This post started as a reply to M Cuffe’s comment on my post on The God Delusion. M Cuffe suggested that I’m merely asserting an individual’s right to be irrational, or ignorant. Có, I am indeed saying that one has the right to be irrational. But that statement stems from something that I believe is deeper. It stems from what we mean by rationality, and why we think it is a good thing to be rational. I know it sounds “irrational,” but I’m talking about rationality as Persig talked about it in Thiền và nghệ thuật bảo trì xe máy.
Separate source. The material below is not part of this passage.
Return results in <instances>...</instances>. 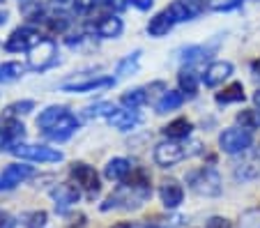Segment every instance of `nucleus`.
Here are the masks:
<instances>
[{"label": "nucleus", "mask_w": 260, "mask_h": 228, "mask_svg": "<svg viewBox=\"0 0 260 228\" xmlns=\"http://www.w3.org/2000/svg\"><path fill=\"white\" fill-rule=\"evenodd\" d=\"M251 143H253V136H251V132L244 127H231L219 136V145L226 154L246 152V150L251 148Z\"/></svg>", "instance_id": "f257e3e1"}, {"label": "nucleus", "mask_w": 260, "mask_h": 228, "mask_svg": "<svg viewBox=\"0 0 260 228\" xmlns=\"http://www.w3.org/2000/svg\"><path fill=\"white\" fill-rule=\"evenodd\" d=\"M28 53H30L28 64H30V70H35V72H44V70H49L51 64L58 62V46L51 40H42L40 44L32 46Z\"/></svg>", "instance_id": "f03ea898"}, {"label": "nucleus", "mask_w": 260, "mask_h": 228, "mask_svg": "<svg viewBox=\"0 0 260 228\" xmlns=\"http://www.w3.org/2000/svg\"><path fill=\"white\" fill-rule=\"evenodd\" d=\"M189 184L201 196H219L221 193V175L214 169H201L189 175Z\"/></svg>", "instance_id": "7ed1b4c3"}, {"label": "nucleus", "mask_w": 260, "mask_h": 228, "mask_svg": "<svg viewBox=\"0 0 260 228\" xmlns=\"http://www.w3.org/2000/svg\"><path fill=\"white\" fill-rule=\"evenodd\" d=\"M12 152H14L16 157L25 159V161H40V164H46V161H62V152L55 148H46V145L19 143Z\"/></svg>", "instance_id": "20e7f679"}, {"label": "nucleus", "mask_w": 260, "mask_h": 228, "mask_svg": "<svg viewBox=\"0 0 260 228\" xmlns=\"http://www.w3.org/2000/svg\"><path fill=\"white\" fill-rule=\"evenodd\" d=\"M35 175V169L28 164H10L7 169H3L0 173V191H12L14 187H19L21 182H25L28 178Z\"/></svg>", "instance_id": "39448f33"}, {"label": "nucleus", "mask_w": 260, "mask_h": 228, "mask_svg": "<svg viewBox=\"0 0 260 228\" xmlns=\"http://www.w3.org/2000/svg\"><path fill=\"white\" fill-rule=\"evenodd\" d=\"M72 175L76 178L79 187H83L85 191H88L90 199H94V196L99 193L102 184H99V175H97V171H94L92 166L83 164V161H76V164H72Z\"/></svg>", "instance_id": "423d86ee"}, {"label": "nucleus", "mask_w": 260, "mask_h": 228, "mask_svg": "<svg viewBox=\"0 0 260 228\" xmlns=\"http://www.w3.org/2000/svg\"><path fill=\"white\" fill-rule=\"evenodd\" d=\"M42 42L40 32H35L32 28H16L5 42V49L12 53H19V51H30L32 46H37Z\"/></svg>", "instance_id": "0eeeda50"}, {"label": "nucleus", "mask_w": 260, "mask_h": 228, "mask_svg": "<svg viewBox=\"0 0 260 228\" xmlns=\"http://www.w3.org/2000/svg\"><path fill=\"white\" fill-rule=\"evenodd\" d=\"M184 148H182L180 143H175V141H164V143H159L157 148H154V161H157L159 166H164V169H168V166H175L180 164L182 159H184Z\"/></svg>", "instance_id": "6e6552de"}, {"label": "nucleus", "mask_w": 260, "mask_h": 228, "mask_svg": "<svg viewBox=\"0 0 260 228\" xmlns=\"http://www.w3.org/2000/svg\"><path fill=\"white\" fill-rule=\"evenodd\" d=\"M25 136V127L21 120L10 118L3 127H0V150H14L21 143V139Z\"/></svg>", "instance_id": "1a4fd4ad"}, {"label": "nucleus", "mask_w": 260, "mask_h": 228, "mask_svg": "<svg viewBox=\"0 0 260 228\" xmlns=\"http://www.w3.org/2000/svg\"><path fill=\"white\" fill-rule=\"evenodd\" d=\"M115 79H108V76H102V79H83V81H72V83H62V92H94V90H106L113 88Z\"/></svg>", "instance_id": "9d476101"}, {"label": "nucleus", "mask_w": 260, "mask_h": 228, "mask_svg": "<svg viewBox=\"0 0 260 228\" xmlns=\"http://www.w3.org/2000/svg\"><path fill=\"white\" fill-rule=\"evenodd\" d=\"M76 129H79V118H76V115H72V113H64L62 118L53 124V127L46 129L44 134H46V139L62 143V141H67L69 136L76 132Z\"/></svg>", "instance_id": "9b49d317"}, {"label": "nucleus", "mask_w": 260, "mask_h": 228, "mask_svg": "<svg viewBox=\"0 0 260 228\" xmlns=\"http://www.w3.org/2000/svg\"><path fill=\"white\" fill-rule=\"evenodd\" d=\"M79 199H81L79 189L74 187V184H69V182H62V184H58V187L53 189L55 210H58L60 214H64V212H67V210L72 208L74 203H79Z\"/></svg>", "instance_id": "f8f14e48"}, {"label": "nucleus", "mask_w": 260, "mask_h": 228, "mask_svg": "<svg viewBox=\"0 0 260 228\" xmlns=\"http://www.w3.org/2000/svg\"><path fill=\"white\" fill-rule=\"evenodd\" d=\"M231 74H233V64L228 62V60H216V62H212L205 70L203 83H205L207 88H216V85H221L226 79H231Z\"/></svg>", "instance_id": "ddd939ff"}, {"label": "nucleus", "mask_w": 260, "mask_h": 228, "mask_svg": "<svg viewBox=\"0 0 260 228\" xmlns=\"http://www.w3.org/2000/svg\"><path fill=\"white\" fill-rule=\"evenodd\" d=\"M159 196H161V203L168 210H175L182 203V199H184V189H182V184L177 180H164L161 189H159Z\"/></svg>", "instance_id": "4468645a"}, {"label": "nucleus", "mask_w": 260, "mask_h": 228, "mask_svg": "<svg viewBox=\"0 0 260 228\" xmlns=\"http://www.w3.org/2000/svg\"><path fill=\"white\" fill-rule=\"evenodd\" d=\"M122 30H124L122 19H118L115 14L104 16V19H99L97 23H94V32H97L99 37H104V40H115V37L122 35Z\"/></svg>", "instance_id": "2eb2a0df"}, {"label": "nucleus", "mask_w": 260, "mask_h": 228, "mask_svg": "<svg viewBox=\"0 0 260 228\" xmlns=\"http://www.w3.org/2000/svg\"><path fill=\"white\" fill-rule=\"evenodd\" d=\"M106 120L111 127L120 129V132H129L138 124V113L134 109H115Z\"/></svg>", "instance_id": "dca6fc26"}, {"label": "nucleus", "mask_w": 260, "mask_h": 228, "mask_svg": "<svg viewBox=\"0 0 260 228\" xmlns=\"http://www.w3.org/2000/svg\"><path fill=\"white\" fill-rule=\"evenodd\" d=\"M166 12L175 23H180V21H191L198 14V7L191 5V0H173Z\"/></svg>", "instance_id": "f3484780"}, {"label": "nucleus", "mask_w": 260, "mask_h": 228, "mask_svg": "<svg viewBox=\"0 0 260 228\" xmlns=\"http://www.w3.org/2000/svg\"><path fill=\"white\" fill-rule=\"evenodd\" d=\"M173 23H175V21H173L171 14L164 10V12H159V14H154L152 19H150V23H147V32H150L152 37H166L168 32H171Z\"/></svg>", "instance_id": "a211bd4d"}, {"label": "nucleus", "mask_w": 260, "mask_h": 228, "mask_svg": "<svg viewBox=\"0 0 260 228\" xmlns=\"http://www.w3.org/2000/svg\"><path fill=\"white\" fill-rule=\"evenodd\" d=\"M129 173H132V164H129L127 159H122V157L111 159V161L106 164V169H104V175H106L108 180H115V182L124 180Z\"/></svg>", "instance_id": "6ab92c4d"}, {"label": "nucleus", "mask_w": 260, "mask_h": 228, "mask_svg": "<svg viewBox=\"0 0 260 228\" xmlns=\"http://www.w3.org/2000/svg\"><path fill=\"white\" fill-rule=\"evenodd\" d=\"M191 129H193L191 120H187V118H175L173 122H168L166 127L161 129V132L168 136V139L177 141V139H187V136L191 134Z\"/></svg>", "instance_id": "aec40b11"}, {"label": "nucleus", "mask_w": 260, "mask_h": 228, "mask_svg": "<svg viewBox=\"0 0 260 228\" xmlns=\"http://www.w3.org/2000/svg\"><path fill=\"white\" fill-rule=\"evenodd\" d=\"M260 175V159L258 157H246L244 161L235 164V178L237 180H253Z\"/></svg>", "instance_id": "412c9836"}, {"label": "nucleus", "mask_w": 260, "mask_h": 228, "mask_svg": "<svg viewBox=\"0 0 260 228\" xmlns=\"http://www.w3.org/2000/svg\"><path fill=\"white\" fill-rule=\"evenodd\" d=\"M184 104V92L182 90H168L164 92V97L157 102V113H168V111H175Z\"/></svg>", "instance_id": "4be33fe9"}, {"label": "nucleus", "mask_w": 260, "mask_h": 228, "mask_svg": "<svg viewBox=\"0 0 260 228\" xmlns=\"http://www.w3.org/2000/svg\"><path fill=\"white\" fill-rule=\"evenodd\" d=\"M64 113H67V109H64V106H49V109H44L40 113V118H37V127L46 132V129L53 127V124L58 122Z\"/></svg>", "instance_id": "5701e85b"}, {"label": "nucleus", "mask_w": 260, "mask_h": 228, "mask_svg": "<svg viewBox=\"0 0 260 228\" xmlns=\"http://www.w3.org/2000/svg\"><path fill=\"white\" fill-rule=\"evenodd\" d=\"M216 44H219V42H212V44H201V46H189V49L182 51L180 58L184 60V62H196V60H205L207 55H210L212 51L216 49Z\"/></svg>", "instance_id": "b1692460"}, {"label": "nucleus", "mask_w": 260, "mask_h": 228, "mask_svg": "<svg viewBox=\"0 0 260 228\" xmlns=\"http://www.w3.org/2000/svg\"><path fill=\"white\" fill-rule=\"evenodd\" d=\"M122 106L124 109H141V106H145L147 104V92H145V88H134V90H127V92L122 94Z\"/></svg>", "instance_id": "393cba45"}, {"label": "nucleus", "mask_w": 260, "mask_h": 228, "mask_svg": "<svg viewBox=\"0 0 260 228\" xmlns=\"http://www.w3.org/2000/svg\"><path fill=\"white\" fill-rule=\"evenodd\" d=\"M233 102H244V85L231 83L223 92L216 94V104H233Z\"/></svg>", "instance_id": "a878e982"}, {"label": "nucleus", "mask_w": 260, "mask_h": 228, "mask_svg": "<svg viewBox=\"0 0 260 228\" xmlns=\"http://www.w3.org/2000/svg\"><path fill=\"white\" fill-rule=\"evenodd\" d=\"M177 81H180V90L184 94L193 97V94L198 92V74L193 70H182L180 76H177Z\"/></svg>", "instance_id": "bb28decb"}, {"label": "nucleus", "mask_w": 260, "mask_h": 228, "mask_svg": "<svg viewBox=\"0 0 260 228\" xmlns=\"http://www.w3.org/2000/svg\"><path fill=\"white\" fill-rule=\"evenodd\" d=\"M237 122L244 129L253 132V129H260V111L258 109H244L237 113Z\"/></svg>", "instance_id": "cd10ccee"}, {"label": "nucleus", "mask_w": 260, "mask_h": 228, "mask_svg": "<svg viewBox=\"0 0 260 228\" xmlns=\"http://www.w3.org/2000/svg\"><path fill=\"white\" fill-rule=\"evenodd\" d=\"M23 72H25V67L21 62H3L0 64V81H5V83L16 81L23 76Z\"/></svg>", "instance_id": "c85d7f7f"}, {"label": "nucleus", "mask_w": 260, "mask_h": 228, "mask_svg": "<svg viewBox=\"0 0 260 228\" xmlns=\"http://www.w3.org/2000/svg\"><path fill=\"white\" fill-rule=\"evenodd\" d=\"M138 60H141V51H134L129 53L122 62L118 64V76H129V74H136L138 72Z\"/></svg>", "instance_id": "c756f323"}, {"label": "nucleus", "mask_w": 260, "mask_h": 228, "mask_svg": "<svg viewBox=\"0 0 260 228\" xmlns=\"http://www.w3.org/2000/svg\"><path fill=\"white\" fill-rule=\"evenodd\" d=\"M21 223L25 228H44L46 223V212L44 210H32V212H23L21 214Z\"/></svg>", "instance_id": "7c9ffc66"}, {"label": "nucleus", "mask_w": 260, "mask_h": 228, "mask_svg": "<svg viewBox=\"0 0 260 228\" xmlns=\"http://www.w3.org/2000/svg\"><path fill=\"white\" fill-rule=\"evenodd\" d=\"M44 23L49 25L51 32H64V30L69 28V16L67 14H51V16H46Z\"/></svg>", "instance_id": "2f4dec72"}, {"label": "nucleus", "mask_w": 260, "mask_h": 228, "mask_svg": "<svg viewBox=\"0 0 260 228\" xmlns=\"http://www.w3.org/2000/svg\"><path fill=\"white\" fill-rule=\"evenodd\" d=\"M115 111V106L111 104V102H102V104H97V106H90V109H85V113H83V118H102V115H111Z\"/></svg>", "instance_id": "473e14b6"}, {"label": "nucleus", "mask_w": 260, "mask_h": 228, "mask_svg": "<svg viewBox=\"0 0 260 228\" xmlns=\"http://www.w3.org/2000/svg\"><path fill=\"white\" fill-rule=\"evenodd\" d=\"M35 109V102L32 100H23V102H16V104L7 106V115L10 118H19V115H25Z\"/></svg>", "instance_id": "72a5a7b5"}, {"label": "nucleus", "mask_w": 260, "mask_h": 228, "mask_svg": "<svg viewBox=\"0 0 260 228\" xmlns=\"http://www.w3.org/2000/svg\"><path fill=\"white\" fill-rule=\"evenodd\" d=\"M242 5V0H210V7L214 12H231Z\"/></svg>", "instance_id": "f704fd0d"}, {"label": "nucleus", "mask_w": 260, "mask_h": 228, "mask_svg": "<svg viewBox=\"0 0 260 228\" xmlns=\"http://www.w3.org/2000/svg\"><path fill=\"white\" fill-rule=\"evenodd\" d=\"M99 5V0H74V10L79 14H88Z\"/></svg>", "instance_id": "c9c22d12"}, {"label": "nucleus", "mask_w": 260, "mask_h": 228, "mask_svg": "<svg viewBox=\"0 0 260 228\" xmlns=\"http://www.w3.org/2000/svg\"><path fill=\"white\" fill-rule=\"evenodd\" d=\"M207 228H233L231 221L223 217H212L210 221H207Z\"/></svg>", "instance_id": "e433bc0d"}, {"label": "nucleus", "mask_w": 260, "mask_h": 228, "mask_svg": "<svg viewBox=\"0 0 260 228\" xmlns=\"http://www.w3.org/2000/svg\"><path fill=\"white\" fill-rule=\"evenodd\" d=\"M132 5H134V7H138V10H143V12H145V10H150V7L154 5V0H132Z\"/></svg>", "instance_id": "4c0bfd02"}, {"label": "nucleus", "mask_w": 260, "mask_h": 228, "mask_svg": "<svg viewBox=\"0 0 260 228\" xmlns=\"http://www.w3.org/2000/svg\"><path fill=\"white\" fill-rule=\"evenodd\" d=\"M16 221L10 217V214H0V228H14Z\"/></svg>", "instance_id": "58836bf2"}, {"label": "nucleus", "mask_w": 260, "mask_h": 228, "mask_svg": "<svg viewBox=\"0 0 260 228\" xmlns=\"http://www.w3.org/2000/svg\"><path fill=\"white\" fill-rule=\"evenodd\" d=\"M106 5L115 12H122L124 7H127V3H124V0H106Z\"/></svg>", "instance_id": "ea45409f"}, {"label": "nucleus", "mask_w": 260, "mask_h": 228, "mask_svg": "<svg viewBox=\"0 0 260 228\" xmlns=\"http://www.w3.org/2000/svg\"><path fill=\"white\" fill-rule=\"evenodd\" d=\"M251 70H253V74H255V76H260V58H258V60H253Z\"/></svg>", "instance_id": "a19ab883"}, {"label": "nucleus", "mask_w": 260, "mask_h": 228, "mask_svg": "<svg viewBox=\"0 0 260 228\" xmlns=\"http://www.w3.org/2000/svg\"><path fill=\"white\" fill-rule=\"evenodd\" d=\"M113 228H132V223H127V221H120V223H115Z\"/></svg>", "instance_id": "79ce46f5"}, {"label": "nucleus", "mask_w": 260, "mask_h": 228, "mask_svg": "<svg viewBox=\"0 0 260 228\" xmlns=\"http://www.w3.org/2000/svg\"><path fill=\"white\" fill-rule=\"evenodd\" d=\"M5 21H7V12H0V25L5 23Z\"/></svg>", "instance_id": "37998d69"}, {"label": "nucleus", "mask_w": 260, "mask_h": 228, "mask_svg": "<svg viewBox=\"0 0 260 228\" xmlns=\"http://www.w3.org/2000/svg\"><path fill=\"white\" fill-rule=\"evenodd\" d=\"M253 102H255V106H260V90L253 94Z\"/></svg>", "instance_id": "c03bdc74"}, {"label": "nucleus", "mask_w": 260, "mask_h": 228, "mask_svg": "<svg viewBox=\"0 0 260 228\" xmlns=\"http://www.w3.org/2000/svg\"><path fill=\"white\" fill-rule=\"evenodd\" d=\"M19 3H21V7H23V5H30V3H37V0H19Z\"/></svg>", "instance_id": "a18cd8bd"}, {"label": "nucleus", "mask_w": 260, "mask_h": 228, "mask_svg": "<svg viewBox=\"0 0 260 228\" xmlns=\"http://www.w3.org/2000/svg\"><path fill=\"white\" fill-rule=\"evenodd\" d=\"M55 3H67V0H55Z\"/></svg>", "instance_id": "49530a36"}, {"label": "nucleus", "mask_w": 260, "mask_h": 228, "mask_svg": "<svg viewBox=\"0 0 260 228\" xmlns=\"http://www.w3.org/2000/svg\"><path fill=\"white\" fill-rule=\"evenodd\" d=\"M152 228H157V226H152Z\"/></svg>", "instance_id": "de8ad7c7"}]
</instances>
Stepping back a bit, rationality is quintessentially a worldview. By rational, we mean things that seem normal to our commonsense. So the notion of a nuclear bomb moving or obliterating a mountain is rational, although we have never seen it. You believe it because it is consistent with your worldview. I believe it too, tôi tin tưởng. I was a nuclear physicist not too long ago. 🙂
And a god (or faith) moving mountains is clearly ludicrous to our rationality. I’m not asking people to give equal rational weight to faith and bomb moving mountains. I’m merely encouraging them to examine why they believe in one and not the other. Calling one more rational is just another way of saying that you choose to believe one more than the other. Tại sao?
Thinking along those lines, I come to the conclusion that it is only a question of worldviews or belief systems. I personally subscribe to your worldview based on rationality as well, which is why I consider myself also an atheist (although one of my readers thought I was merely confused :-))
A god as an old man hiding behind the clouds is not consistent with our worldview. But it may have been a metaphor for something else. Let me explain. We have these abstract concepts of happiness, perfection, grief etc. Are these things real? Should we believe they exist? Such questions don’t make too much sense because these concepts are all in our minds. Nhưng sau đó, what isn’t?
Let’s take perfection, ví dụ. Let’s say we assign some human form to it, so that we could explain it to a child or something. We then call it, nói, the goddess of perfection or whatever. Over generations, for whatever reason, the notion of perfection disappears from our awareness, but the metaphor of the goddess remains. Bây giờ, to somebody who believes in the reality perfection, and therefore the existence of the goddess, it is not a delusion. In that belief system, in that context and worldview, it makes perfect sense. But in the absence of the abstract concept of perfection, the goddess becomes a delusion.
I believe that a large part of our collective wisdom is handed down in the form of such metaphors. Instead of dismissing them as delusions because their context is gone, we should perhaps try harder to rediscover the lost concepts. I also believe such metaphors exist in other fields that seem to work well. Lấy, ví dụ, the Qi concept in traditional Chinese medicine, the five elements (or three body types) in Ayurveda and so on. To the extent that traditional Chinese medicine and Ayurveda work, there has to be some knowledge buried in those practices. If we write off their basis merely because their metaphors are not consistent with our rationality, we may be writing off some potential sources of new or forgotten knowledge.
Ngoài ra, I believe that some of our smarter geniuses indeed see delusional metaphors in what we take to be supremely real.